━━━ Angezeigter Text ━━━

Lkw-Schwerverkehr: Warum verzichten wir auf die Transit-Entschädigung?

22. Oktober 2025

Abgase, Lärm, Klima: Der Lkw-Güterverkehr belastet Österreich stark. Welche Entschädigungen dafür verlangt werden können, regelt die EU-Wegekostenrichtlinie. Bislang lässt Österreich rund 650 Mio. Euro an Lkw-Maut liegen. Profiteur ist die Frächterlobby, Geschädigte die Bevölkerung. Um Mobilitätswende und Budgetkonsolidierung voranzubringen, muss dieses Geld endlich eingehoben werden.

Wie kommt Österreich an sein Geld?

In ihrer aktuellen Fassung erlaubt die EU-Wegekostenrichtlinie Zuschläge, die Österreich nicht ausschöpft. Insgesamt wären daraus 1,1 Mrd. Euro an Einnahmen möglich, um die hohe Belastung durch den Lkw-Güterverkehr auszugleichen. Davon verzichtet Österreich derzeit auf 650 Mio. Euro, begnügt sich also mit der Hälfte der vollen Entschädigung. Konkret geht es um CO2-Ausstoß (400 Mio. Euro), Lärm- und Luftverschmutzung in Gebrigsregionen (50 Mio. Euro) und einen Beitrag zur Querfinanzierung von Entlastungsprojekten (200 Mio. Euro), die über Lkw-Mautaufschläge auf der Autobahn zusätzlich noch eingehoben werden könnten.

Ausländische Lkw zahlen zu wenig Entschädigung

Zwei Drittel der Lkw-Maut stammen von Lkw mit ausländischen Kennzeichen. Das sind zum einen Transit-Lkw, die Österreich nur durchqueren. Dieser Transitverkehr ist bereits stärker als der Inlandsverkehr. Zum anderen stammen etliche Lkw mit ausländischem Kennzeichen von inländischen Firmen, die Tochterfirmen im Ausland gegründet haben, um von den dort schlechteren Löhnen und Arbeitsbedingungen zu profitieren. Diese übernehmen dabei zusätzliche Transporte, wenn beispielsweise ein polnischer Lkw nach einer Lieferung von Polen nach Wien weitere Frachtverkehre in Österreich durchführt. Eigentlich ist diese Kabotage in der EU streng begrenzt, wird jedoch in der Praxis nicht selten illegal betrieben. Viele heimische Betriebe verlieren so Aufträge. Bei Lkw mit ausländischen Kennzeichen ist eine höhere Entschädigung also gerechtfertigt. Die Folgen einer vollen Transit-Entschädigung sind für die österreichische Wirtschaft vernachlässigbar.

━━━ Übungsdaten ━━━

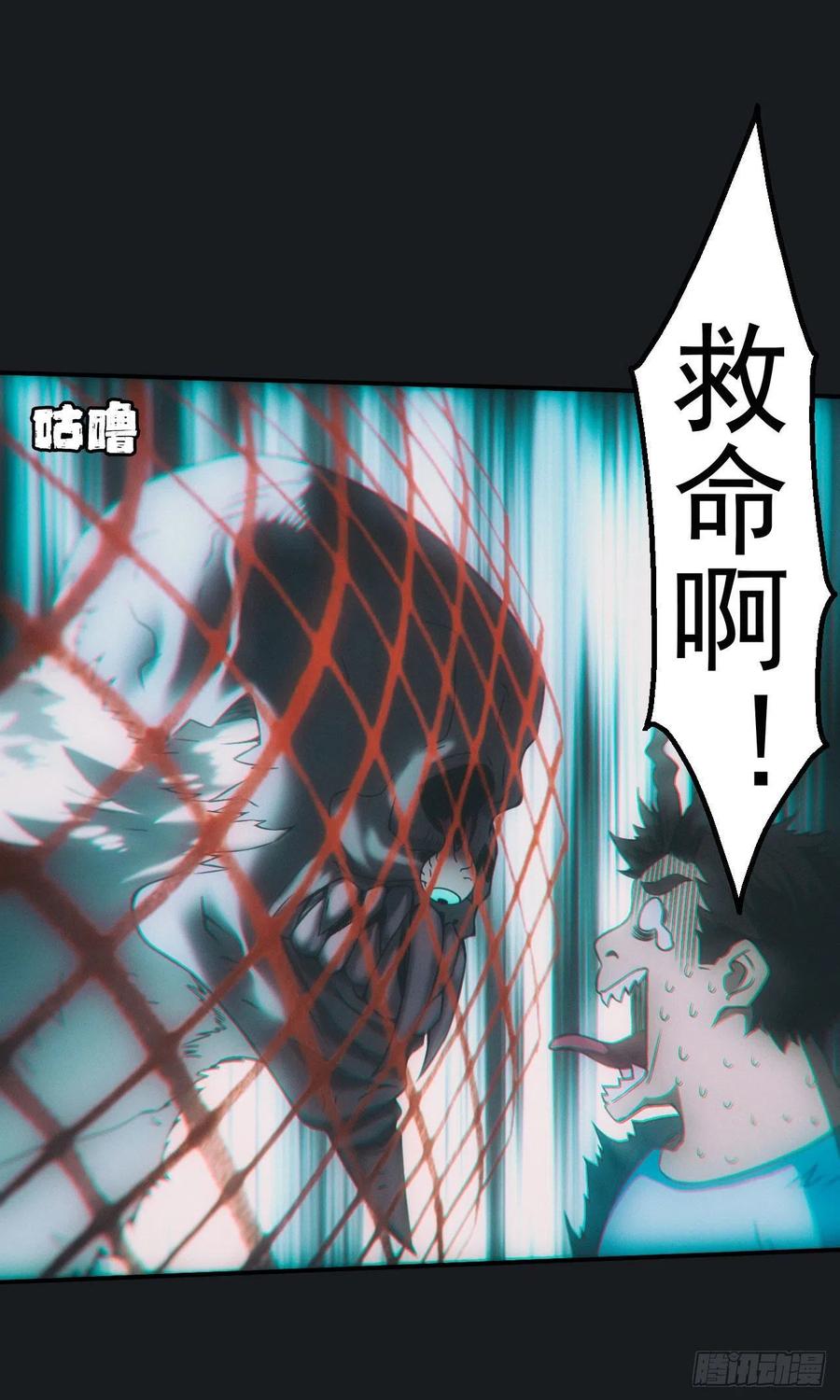 都市捉妖人 - 遇险 - 第14张图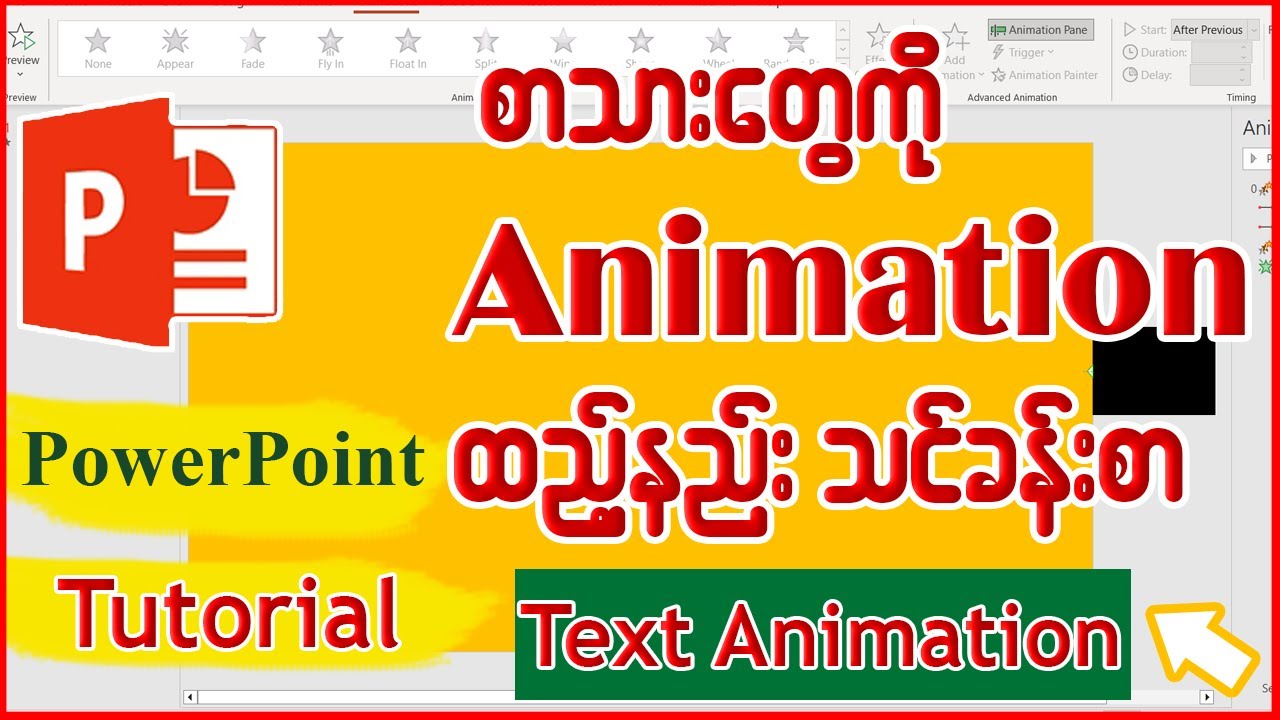 PowerPoint မှာ စာသား တွေကို Animation ထည့်သွင်းနည်း သင်ခန်းစာ👇👇#powerpoint #animationpowerpoint
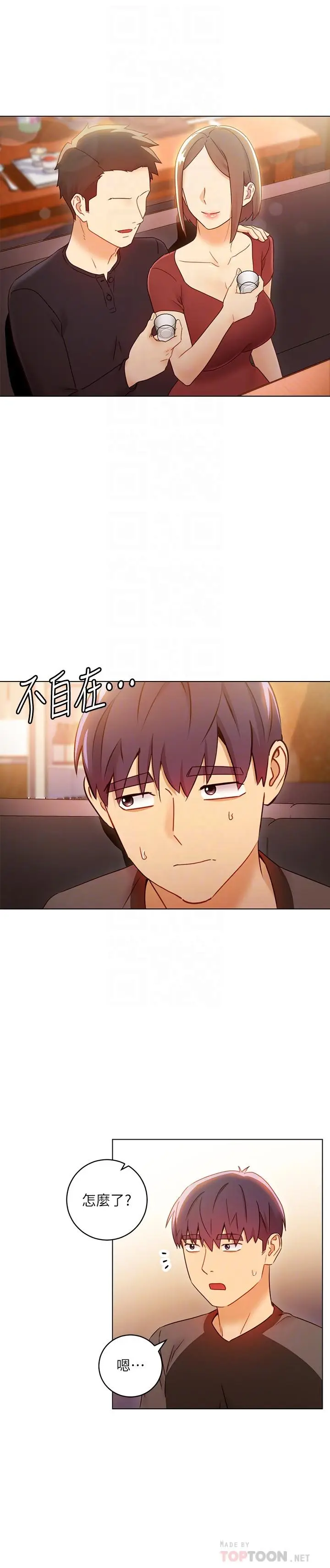 漫画《继母的朋友们》第42话第4张图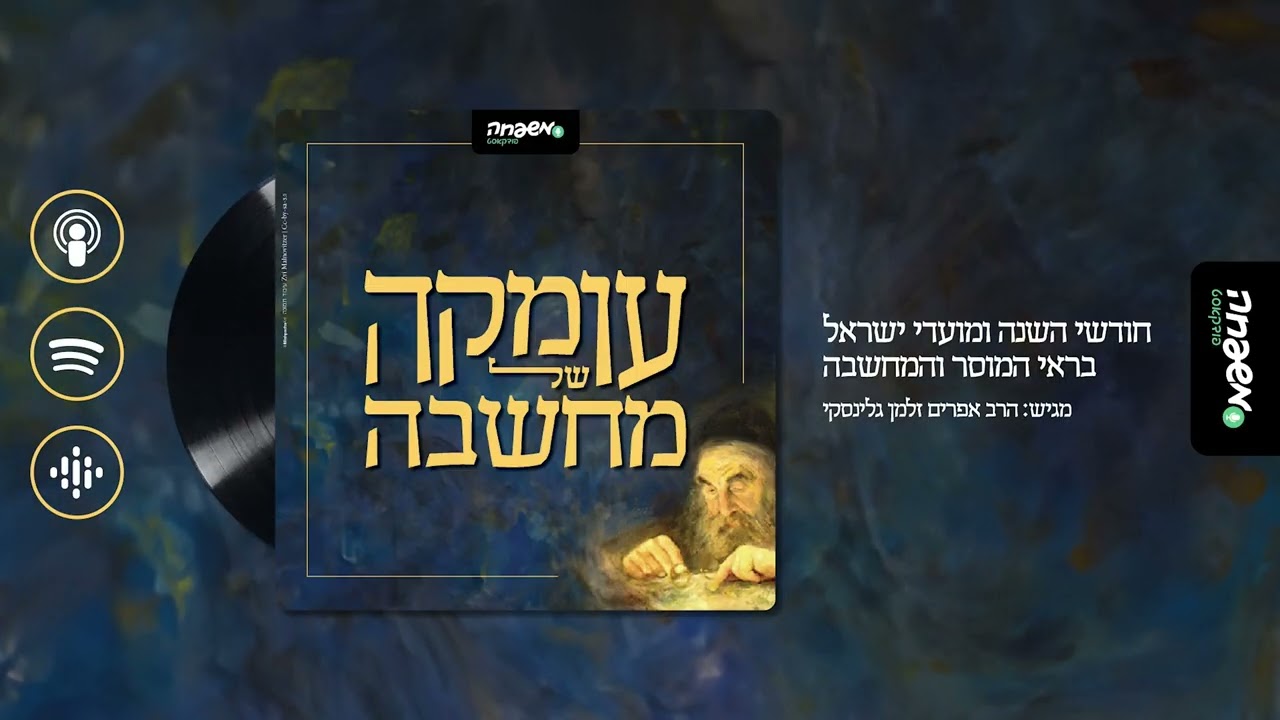 עומקה של מחשבה - פרק 20: הגאון הנסתר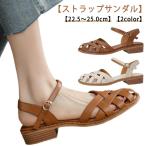  солнечный вязаный Flat Flat сандалии low каблук g LUKA сандалии g LUKA ..... сандалии ремешок сандалии модный 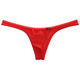 G-station tm sexy skin claire de string masculin ultra-mince soyeux sexy super serré mince petite taille basse taille blanc (petite taille) m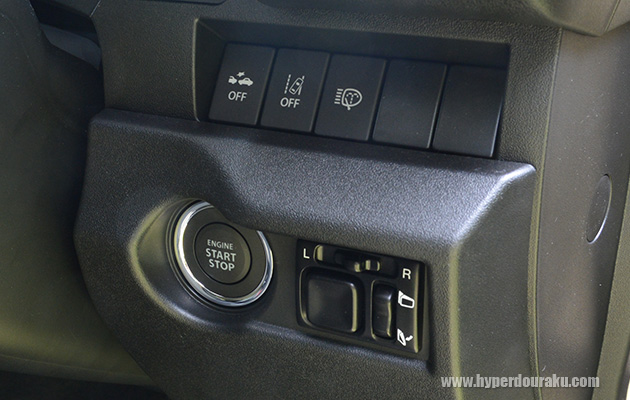 スタートスイッチ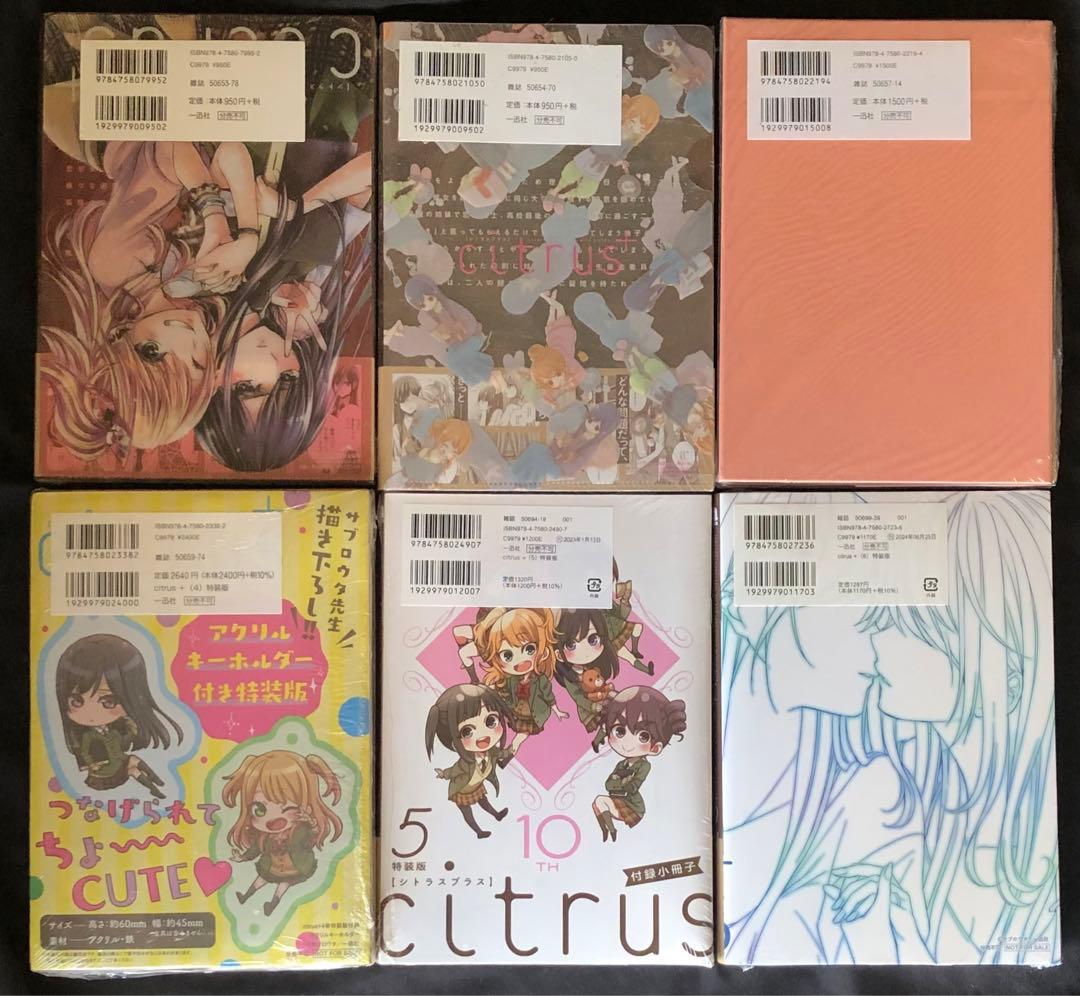 citrus + 特装版 全巻 初版 帯付き 完全未開封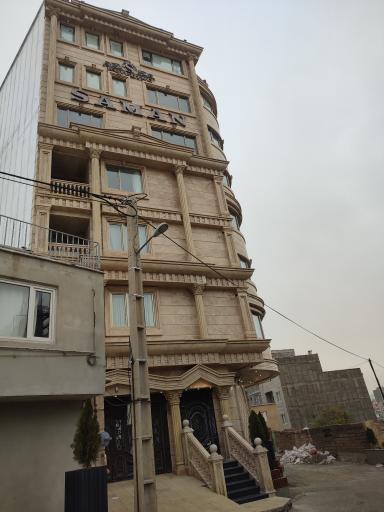 آپارتمان سامان 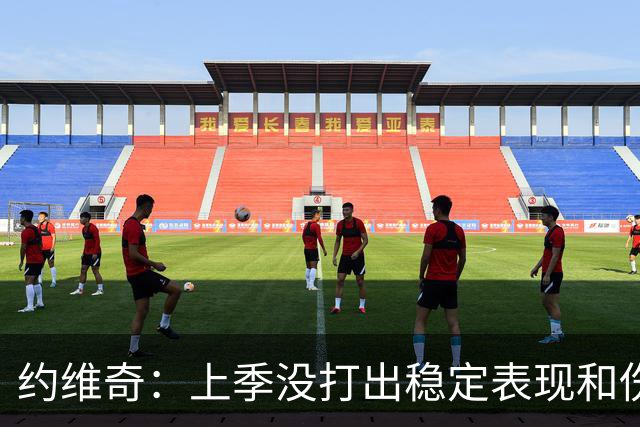 约维奇：上季没打出稳定表现&伤病也有困扰 希望能继续留在迈阿密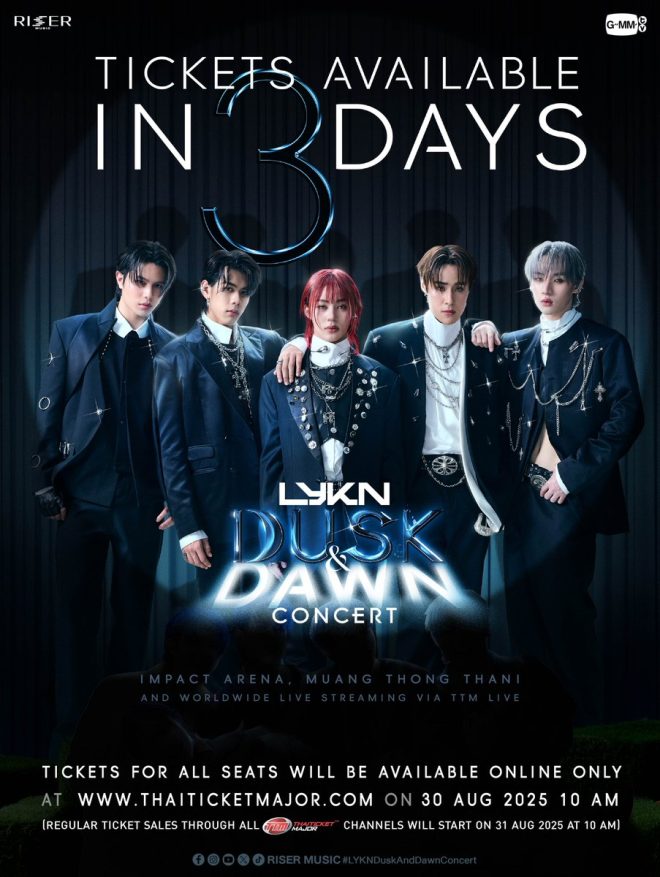 Tickets Drop in 3 Days: Are You Ready for Chaos? —  concert tickets release, online concert reservations, live event access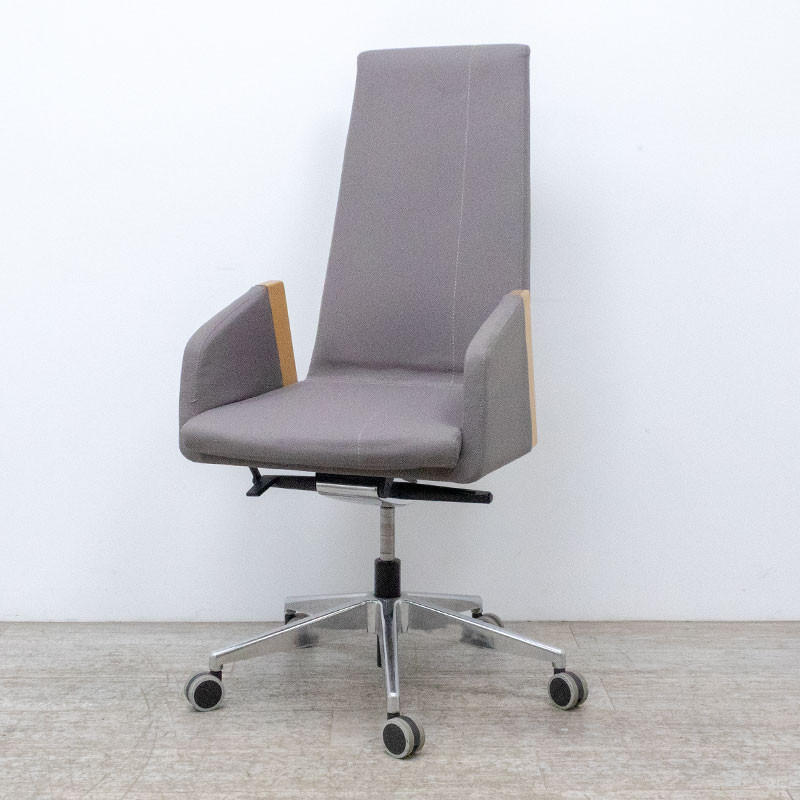 FAMO Boss Fauteuil Gris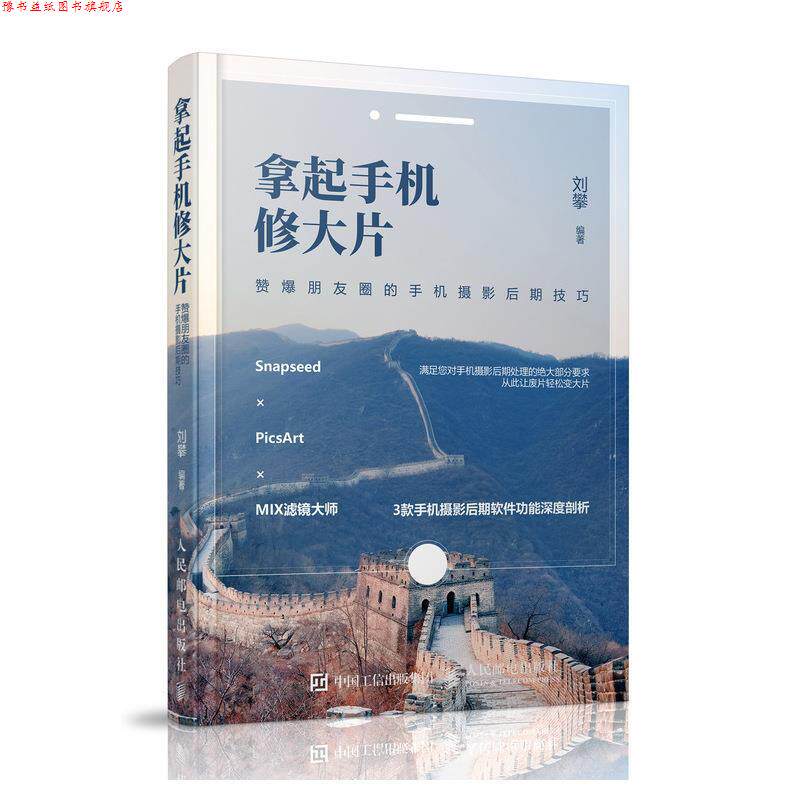 【正版书】 拿起手机修大片 赞爆朋友圈的手机摄影后期技巧 菜糕芭豆 人民邮电出版社
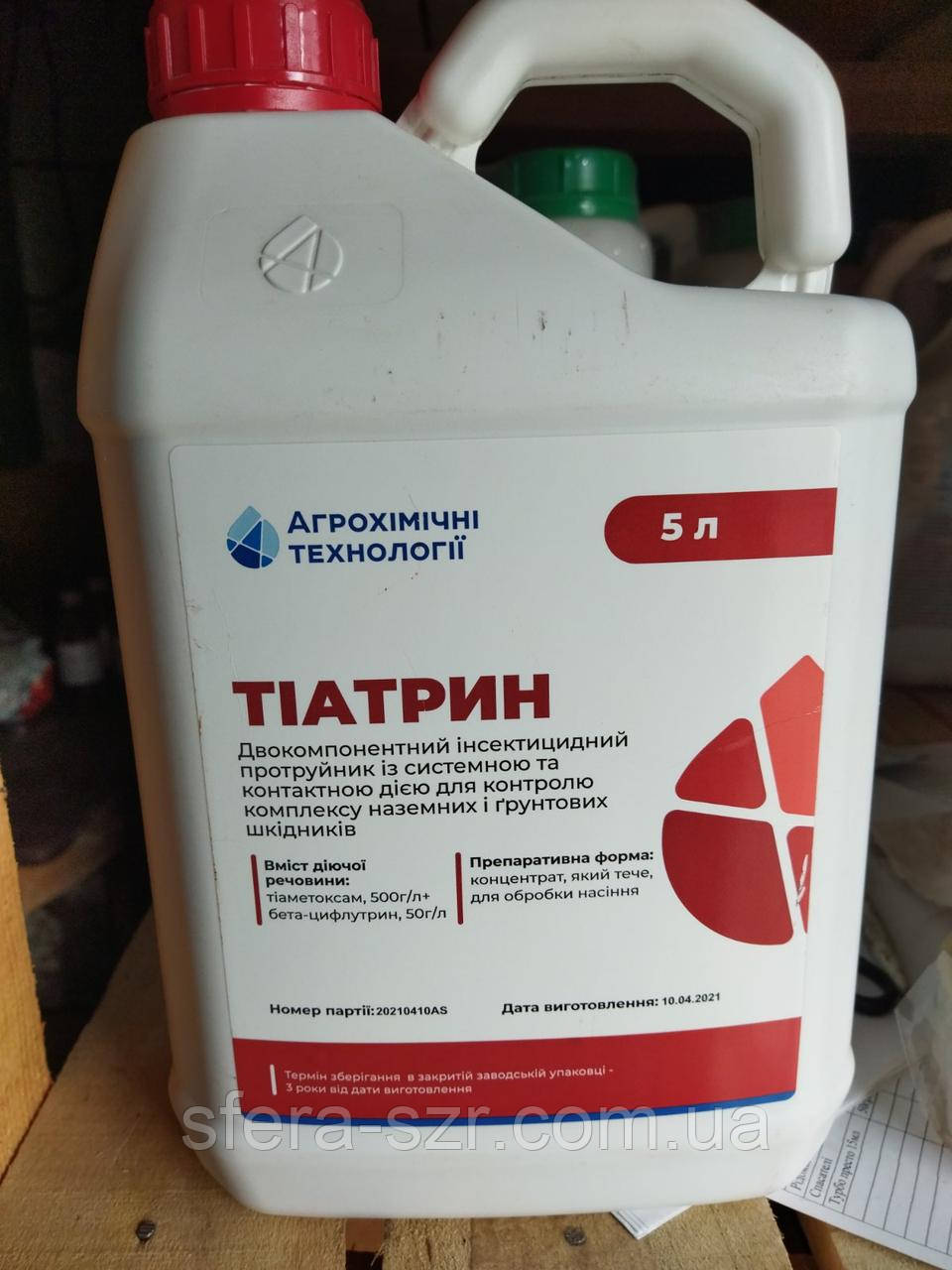 Інсектицид Тіатрин (5 л) тіаметоксам 500 г/л + бета-цифлутрин 50 г/л (На сою, кукурудзу, соняшник, ріпак)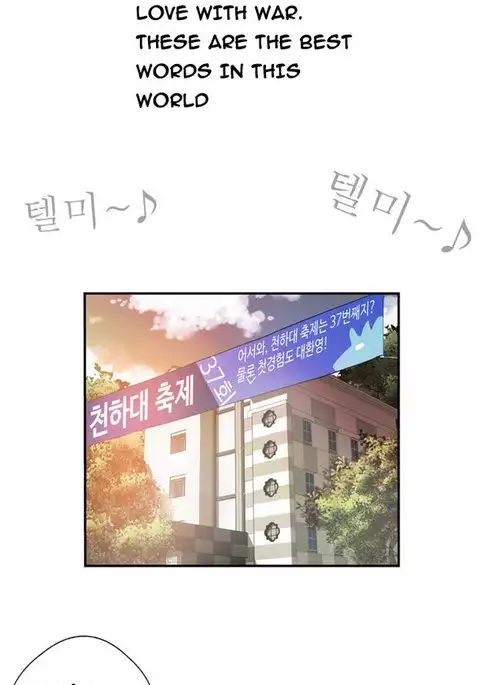 Tissue Thieves Ch.1-12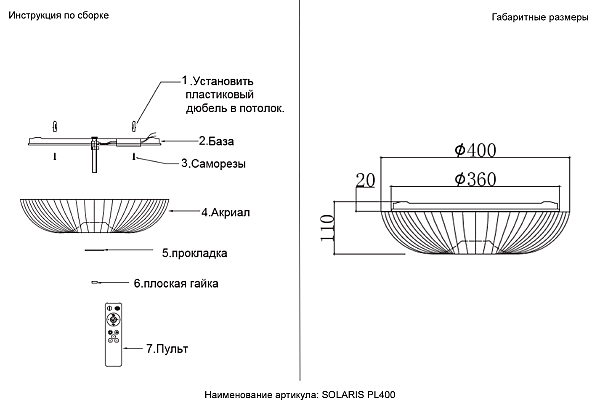 Светильник потолочный Crystal Lux Solaris SOLARIS PL400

━━━

◆ Aufgaben ◆
A. Wie hoch wären laut dem Text zur Lkw-Maut die möglichen Einnahmen aus den Zuschlägen der EU-Wegekostenrichtlinie insgesamt?
B. Bitte setzen Sie den Text zur Lkw-Maut nach seinem letzten Satz mit einem kurzen Absatz fort.
Die Zeilen sind eigenständiges Material und gehören nicht zum Text zur Lkw-Maut.

◆ Lösungen ◆
A. Insgesamt 1,1 Mrd. Euro.

B.
Keine Auswirkungen auf die Preise

Jeder Schritt zu mehr Kostenwahrheit wurde und wird von der Frächterlobby mit Angstpropaganda verteufelt. Demnach führe Lkw-Maut zu Inflation und höheren Lebensmittelpreisen im Supermarkt. Eine automatische Abwälzung der Kosten ist aber für Transporteure tatsächlich kaum durchführbar. Die Preissteigerungen haben sich noch nie bewahrheitet und sind auch rechnerisch kaum möglich. Dafür ist der Anteil der Transportkosten mit insgesamt drei Prozent am Endverbraucherpreis zu gering. Von den Transportkosten macht die Maut nur einen Bruchteil aus. Alle Lkw-Maut-Einführungen in Deutschland, Österreich und der Schweiz haben gezeigt: Die Maut hat zu keiner messbaren Preissteigerung geführt.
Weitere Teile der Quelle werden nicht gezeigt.